HEIKE HAARHOFF ÜBER DIE PFLEGEREFORM
: Beschämung Demenzkranker

Eines muss man den Liberalen lassen: Niemand hat das eigene Nichtstun und die sensationelle Gleichgültigkeit gegenüber dringend nötigen Pflegereformen zugunsten Demenzkranker perfekter inszeniert und zelebriert als die beiden Gesundheitsminister, die die FDP in dieser Legislatur aufbot.

Lösungsansätze für eine der größten gesellschaftspolitischen und demografischen Herausforderungen sollten Philipp Rösler und Daniel Bahr finden, es ging um nichts Geringeres als die Fragen: Welchen Umgang wollen wir mit den Schwächsten pflegen, wie definieren wir Altern in Würde und was ist uns all das wert?

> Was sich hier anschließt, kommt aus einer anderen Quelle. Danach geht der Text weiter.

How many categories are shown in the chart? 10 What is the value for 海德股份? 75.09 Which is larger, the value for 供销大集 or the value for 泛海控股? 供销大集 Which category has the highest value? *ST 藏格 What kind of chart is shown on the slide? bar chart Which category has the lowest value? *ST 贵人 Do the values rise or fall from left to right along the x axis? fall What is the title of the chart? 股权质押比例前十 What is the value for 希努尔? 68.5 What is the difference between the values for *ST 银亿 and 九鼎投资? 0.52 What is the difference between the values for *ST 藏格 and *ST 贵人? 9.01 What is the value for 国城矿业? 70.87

Doch statt für einen neuen Gesellschaftsvertrag zu mobilisieren, anstatt Pflegepolitik endlich als Ressourcenthema zu begreifen, fiel den FDP-Politikern ein: 2011 das „Jahr der Pflege“ zu taufen – und verstreichen zu lassen. Pflegedialoge für viel Geld zu veranstalten – und verpuffen zu lassen. Einen Expertenbeirat, der schon 2009 eine perfekte Umsetzungsstrategie für den neuen Pflegebedürftigkeitsbegriff geliefert hatte, erneut 15 Monate lang mit haarspalterischen Fragestellungen zu beschäftigen. Fragestellungen, die nur zu beantworten gewesen wären, wenn die Politik sich denn erbarmt hätte, eine konkrete Summe zur Besserstellung der Demenzkranken zu benennen.

So aber blieb dem Pflegebeirat kaum etwas anderes übrig, als sich öffentlich selbst zu zerfleischen und am Ende einen Reformbericht vorzulegen, der tatsächlich keiner ist, weil er inhaltlich noch hinter seinem Vorläufer aus dem Jahr 2009 zurückbleibt.

Es ist Daniel Bahr gleichwohl zuzutrauen, dass er die Schuld am Scheitern auch diesmal auf andere, konkret: auf den von ihm beauftragten Expertenbeirat abzuwälzen versuchen wird. Man sollte ihm dabei nicht helfen.